Jesse knew that goddamn feeling.
He shut the door on ’em both.
Then he went to go look for Kasper and Little B. Shit was getting serious, and it was maybe time to find out exactly what that little wetback girl from the Wikiup knew . . .
21
Harp was sitting in his own car, not his department truck, watching Main Street and sipping a Coke with just a touch of Firestone & Robertson.
It was still Jackie’s car, that’s how he saw it. That’s how it still felt. There were all her old grocery lists still in the center console, and in the glove compartment there was a lost earring—a hoop with a gold shamrock—that had never found its companion. The car still smelled like her. He couldn’t help thinking of all the times she’d sat right here in this seat, taking another damn call from him; how something had come up at work, how he was going to be late . . . again. He imagined her talking to him on the phone but looking at herself in the rearview mirror, her hazel eyes getting older, wondering where all the years they were supposed to spend together were going. All those days, all those hours, forever lost behind her and disappearing in that mirror like whatever road she was driving on.
They’d never even owned a second car. There had never been a need, as long as he’d had a department patrol car or unmarked to drive.
He’d promised again and again that when he retired things were going to be different for them.
He’d promised her that.
He took another long sip.
Things definitely were.
* * *
• • •
BRIGHT AND EARLY the morning after they got back from Lubbock, Harp had caught Chris in his office reading up on the Aryan Brotherhood of Texas and Thurman
Flowers and his Church of Purity. There was nothing church-like about it; it was just another dime-a-dozen white-power hate group. The sheriff had found videos somewhere online of Flowers’s speeches or sermons, all sorts of things he’d written, and had gone through them all. Despite everything Nichols and Dyer had told them, Chris had checked and double-checked it all himself, trying to understand exactly who they were dealing with in Killing, and what Danny Ford had gotten himself into.

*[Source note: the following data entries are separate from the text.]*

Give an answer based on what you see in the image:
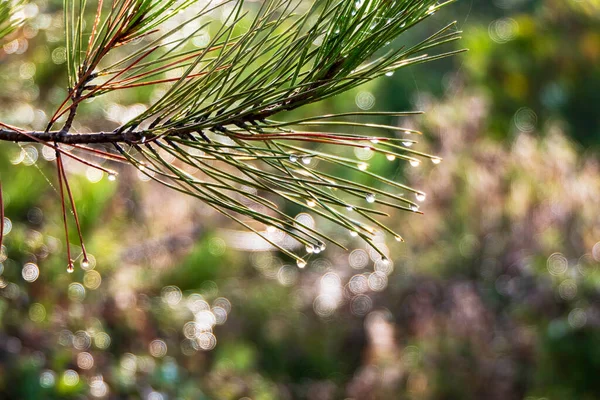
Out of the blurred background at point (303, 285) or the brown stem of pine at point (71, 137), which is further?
the blurred background at point (303, 285)

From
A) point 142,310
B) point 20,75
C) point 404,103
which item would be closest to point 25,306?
point 142,310

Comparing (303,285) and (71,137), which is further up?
(303,285)

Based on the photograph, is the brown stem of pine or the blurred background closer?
the brown stem of pine

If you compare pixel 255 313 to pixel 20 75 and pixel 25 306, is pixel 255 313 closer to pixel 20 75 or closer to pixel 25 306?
pixel 25 306

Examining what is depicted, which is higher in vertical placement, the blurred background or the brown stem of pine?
the blurred background

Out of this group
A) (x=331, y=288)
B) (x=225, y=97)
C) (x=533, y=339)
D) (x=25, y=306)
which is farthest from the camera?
(x=331, y=288)

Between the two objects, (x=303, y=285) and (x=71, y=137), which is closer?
(x=71, y=137)

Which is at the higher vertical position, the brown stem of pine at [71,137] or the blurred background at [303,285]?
the blurred background at [303,285]

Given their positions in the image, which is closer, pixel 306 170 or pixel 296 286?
pixel 306 170
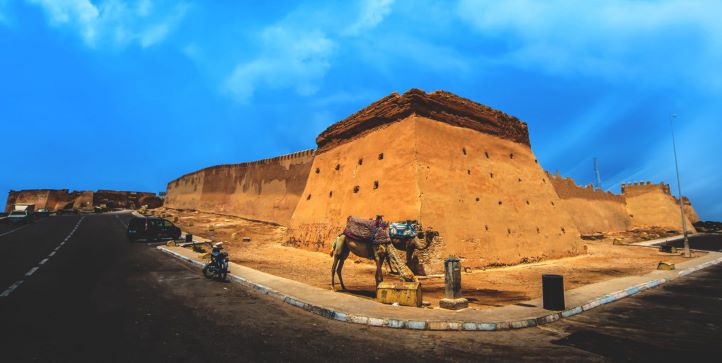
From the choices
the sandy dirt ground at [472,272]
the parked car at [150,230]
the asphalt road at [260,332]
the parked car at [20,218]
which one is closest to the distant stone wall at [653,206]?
the sandy dirt ground at [472,272]

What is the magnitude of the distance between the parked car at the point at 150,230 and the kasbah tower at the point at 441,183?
892 cm

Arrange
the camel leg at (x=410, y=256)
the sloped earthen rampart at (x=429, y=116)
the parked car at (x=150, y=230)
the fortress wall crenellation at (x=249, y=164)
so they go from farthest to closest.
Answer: the fortress wall crenellation at (x=249, y=164) → the parked car at (x=150, y=230) → the sloped earthen rampart at (x=429, y=116) → the camel leg at (x=410, y=256)

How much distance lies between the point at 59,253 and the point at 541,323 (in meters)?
19.4

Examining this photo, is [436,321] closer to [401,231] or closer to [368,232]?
[368,232]

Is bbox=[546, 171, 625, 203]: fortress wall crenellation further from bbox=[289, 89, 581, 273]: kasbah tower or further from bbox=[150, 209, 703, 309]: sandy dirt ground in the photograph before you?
bbox=[289, 89, 581, 273]: kasbah tower

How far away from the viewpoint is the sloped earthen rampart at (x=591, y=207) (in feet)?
133

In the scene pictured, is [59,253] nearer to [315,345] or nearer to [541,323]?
[315,345]

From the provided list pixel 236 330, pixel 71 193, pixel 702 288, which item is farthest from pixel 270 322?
pixel 71 193

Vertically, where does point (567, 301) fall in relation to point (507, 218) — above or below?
below

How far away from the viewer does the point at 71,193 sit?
240 feet

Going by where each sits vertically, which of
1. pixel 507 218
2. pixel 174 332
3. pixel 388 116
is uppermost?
pixel 388 116

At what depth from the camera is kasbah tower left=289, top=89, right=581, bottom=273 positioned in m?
15.2

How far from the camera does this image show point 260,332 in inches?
233

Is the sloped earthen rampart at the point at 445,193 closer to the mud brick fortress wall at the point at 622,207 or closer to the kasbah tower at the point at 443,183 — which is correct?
the kasbah tower at the point at 443,183
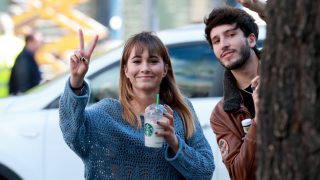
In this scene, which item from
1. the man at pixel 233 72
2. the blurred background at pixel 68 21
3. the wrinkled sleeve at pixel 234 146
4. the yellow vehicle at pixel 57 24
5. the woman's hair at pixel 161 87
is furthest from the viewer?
the yellow vehicle at pixel 57 24

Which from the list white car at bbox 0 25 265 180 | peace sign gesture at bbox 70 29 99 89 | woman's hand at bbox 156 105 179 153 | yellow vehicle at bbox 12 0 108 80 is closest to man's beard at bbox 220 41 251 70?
woman's hand at bbox 156 105 179 153

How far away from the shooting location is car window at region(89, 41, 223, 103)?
6.75 m

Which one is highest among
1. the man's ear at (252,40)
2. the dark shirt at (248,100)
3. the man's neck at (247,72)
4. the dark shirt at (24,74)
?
the man's ear at (252,40)

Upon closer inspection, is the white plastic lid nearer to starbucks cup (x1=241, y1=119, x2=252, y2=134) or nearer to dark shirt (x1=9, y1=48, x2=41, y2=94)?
starbucks cup (x1=241, y1=119, x2=252, y2=134)

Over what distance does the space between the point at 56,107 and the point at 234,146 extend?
3129 mm

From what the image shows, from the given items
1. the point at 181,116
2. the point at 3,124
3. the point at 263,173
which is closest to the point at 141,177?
the point at 181,116

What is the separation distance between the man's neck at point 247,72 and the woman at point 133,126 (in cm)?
25

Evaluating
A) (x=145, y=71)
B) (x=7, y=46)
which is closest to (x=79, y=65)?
(x=145, y=71)

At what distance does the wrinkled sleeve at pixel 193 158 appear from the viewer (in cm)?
376

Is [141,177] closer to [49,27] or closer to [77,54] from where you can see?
[77,54]

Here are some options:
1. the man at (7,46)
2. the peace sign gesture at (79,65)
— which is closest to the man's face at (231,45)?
the peace sign gesture at (79,65)

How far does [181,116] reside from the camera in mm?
3965

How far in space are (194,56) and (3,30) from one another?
12035 mm

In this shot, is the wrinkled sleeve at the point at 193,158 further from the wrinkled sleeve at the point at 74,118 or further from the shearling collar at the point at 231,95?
the wrinkled sleeve at the point at 74,118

After Chris had finished with it, he’d left it piled up for Harp on the middle of his desk. But he hadn’t looked through any of it. He didn’t need to read that shit to know what sort of men Flowers and Earl were.
Harp had just about decided everything with the Earls and Danny was going to end right there, with a bunch of papers on his desk, until yesterday, when Chris had walked in while Harp was drinking a coffee and bullshitting with Till Greer and added two final pages to the top. Chris had tapped them, hard, and told Harp without smiling he might actually want to read these.

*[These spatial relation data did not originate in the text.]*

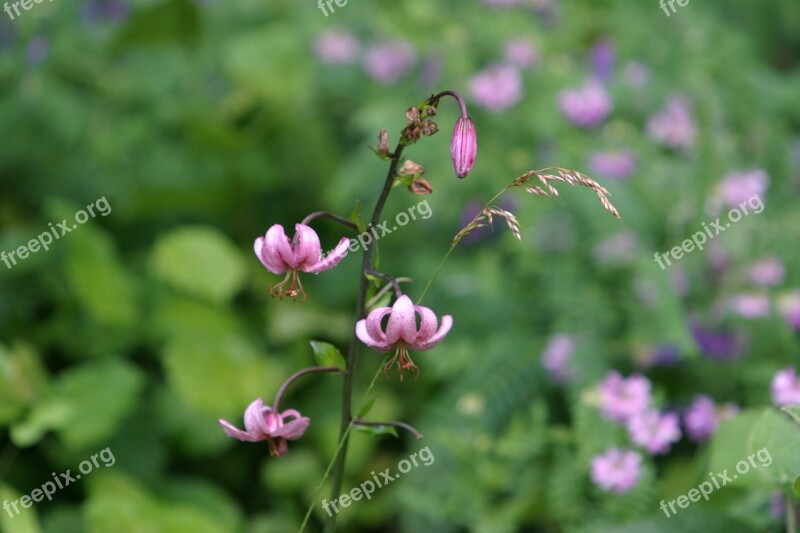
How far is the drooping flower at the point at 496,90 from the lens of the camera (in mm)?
3262

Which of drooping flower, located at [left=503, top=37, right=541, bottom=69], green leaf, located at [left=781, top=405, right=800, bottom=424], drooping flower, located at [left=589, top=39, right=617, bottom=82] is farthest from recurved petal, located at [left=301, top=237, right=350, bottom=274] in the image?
drooping flower, located at [left=589, top=39, right=617, bottom=82]

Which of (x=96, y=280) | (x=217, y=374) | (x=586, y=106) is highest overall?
(x=96, y=280)

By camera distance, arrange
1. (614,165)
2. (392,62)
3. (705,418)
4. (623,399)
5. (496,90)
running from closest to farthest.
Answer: (623,399), (705,418), (614,165), (496,90), (392,62)

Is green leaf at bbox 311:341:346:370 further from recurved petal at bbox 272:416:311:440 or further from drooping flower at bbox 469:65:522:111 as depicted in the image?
drooping flower at bbox 469:65:522:111

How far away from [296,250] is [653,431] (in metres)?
1.25

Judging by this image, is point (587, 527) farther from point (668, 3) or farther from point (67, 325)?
A: point (668, 3)

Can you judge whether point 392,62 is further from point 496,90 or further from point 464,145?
point 464,145

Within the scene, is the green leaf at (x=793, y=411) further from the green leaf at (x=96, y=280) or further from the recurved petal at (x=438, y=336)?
the green leaf at (x=96, y=280)

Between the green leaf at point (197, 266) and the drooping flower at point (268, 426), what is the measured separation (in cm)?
186

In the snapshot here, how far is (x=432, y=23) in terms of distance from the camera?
12.4 ft

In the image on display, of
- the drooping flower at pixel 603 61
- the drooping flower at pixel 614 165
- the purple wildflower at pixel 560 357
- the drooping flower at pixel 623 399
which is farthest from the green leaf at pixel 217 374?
the drooping flower at pixel 603 61

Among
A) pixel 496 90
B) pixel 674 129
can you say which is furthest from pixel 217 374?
pixel 674 129

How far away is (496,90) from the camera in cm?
328

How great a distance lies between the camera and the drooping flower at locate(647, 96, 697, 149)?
337 centimetres
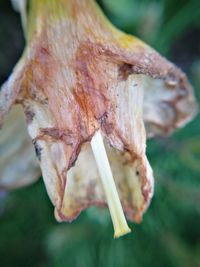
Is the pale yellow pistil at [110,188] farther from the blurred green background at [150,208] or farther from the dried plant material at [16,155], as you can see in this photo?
the blurred green background at [150,208]

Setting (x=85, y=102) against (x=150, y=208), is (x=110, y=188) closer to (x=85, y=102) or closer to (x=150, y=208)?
(x=85, y=102)

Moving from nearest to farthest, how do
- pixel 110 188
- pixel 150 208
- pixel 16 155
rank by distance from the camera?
1. pixel 110 188
2. pixel 16 155
3. pixel 150 208

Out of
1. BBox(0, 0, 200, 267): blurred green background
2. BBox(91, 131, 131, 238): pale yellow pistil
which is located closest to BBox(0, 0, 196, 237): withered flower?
BBox(91, 131, 131, 238): pale yellow pistil

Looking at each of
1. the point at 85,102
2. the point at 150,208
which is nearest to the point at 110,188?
the point at 85,102

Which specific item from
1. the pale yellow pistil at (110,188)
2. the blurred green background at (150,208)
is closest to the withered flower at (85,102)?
the pale yellow pistil at (110,188)

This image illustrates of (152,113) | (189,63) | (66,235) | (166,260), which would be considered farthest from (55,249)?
(189,63)

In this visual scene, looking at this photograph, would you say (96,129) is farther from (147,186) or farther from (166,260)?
(166,260)

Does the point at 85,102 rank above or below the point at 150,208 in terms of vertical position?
above
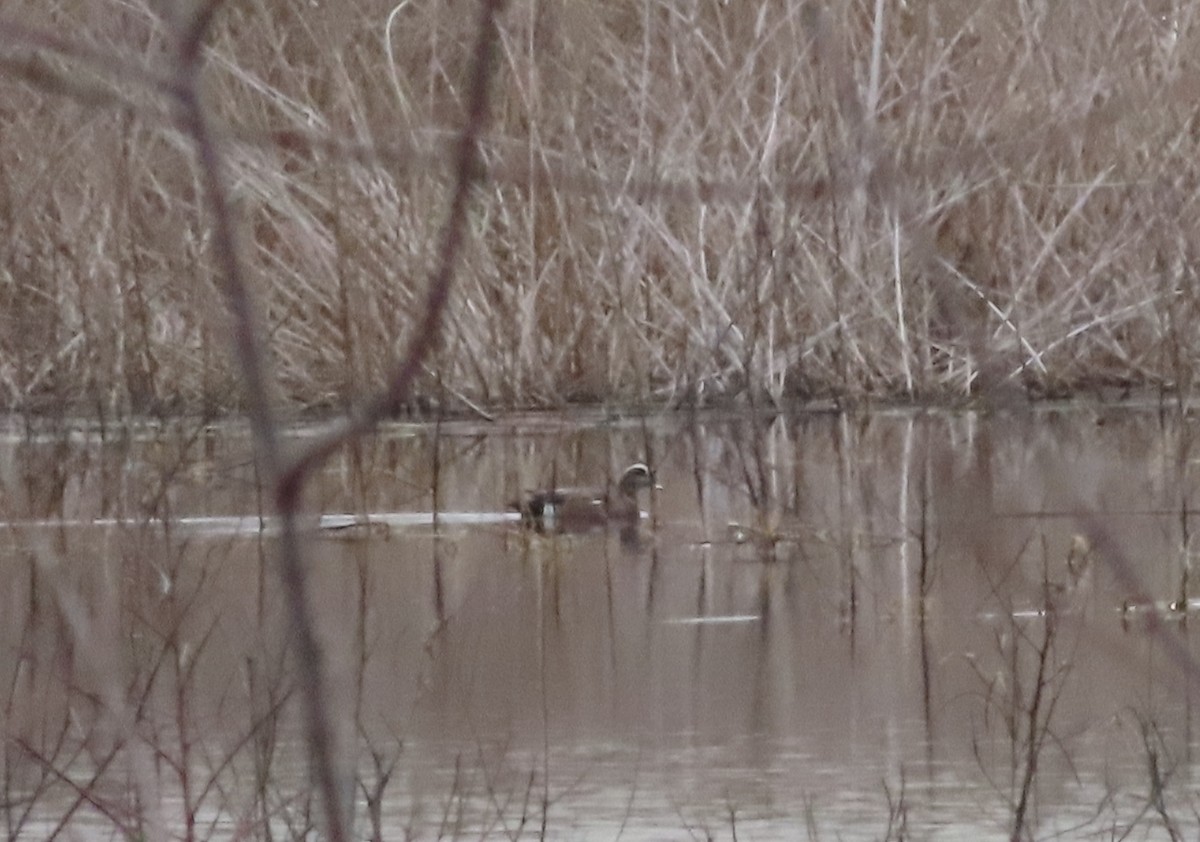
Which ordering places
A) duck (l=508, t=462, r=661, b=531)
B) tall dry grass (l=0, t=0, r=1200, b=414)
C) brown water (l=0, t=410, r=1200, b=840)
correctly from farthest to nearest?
tall dry grass (l=0, t=0, r=1200, b=414)
duck (l=508, t=462, r=661, b=531)
brown water (l=0, t=410, r=1200, b=840)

Harp had pulled them off the stack to find they were signed and sealed DNA warrants for T-Bob and Jesse Earl.
* * *
• • •
CHRIS HAD LATER EXPLAINED his reasoning like this: assuming someone in the Big Bend County Sheriff’s Department decided it was worth meeting with Danny Ford, the only realistic chance was to get him away from Killing. They had no cell phone number for him, no easy way to contact him directly, and he might not even take their calls if they did. But maybe, just maybe, they could get him to come to them again, and not even realize it. That’s what had gotten Chris thinking about those DNA warrants Harp had asked about before they went to Lubbock. If Jesse and T-Bob were forced to come back to Murfee, Danny might be the one to drive them a second time, like he had the first. And while the other two were inside the department getting their DNA swabs, there might be a few minutes to get him alone. If he wouldn’t listen, so be it. But at least they could say they tried.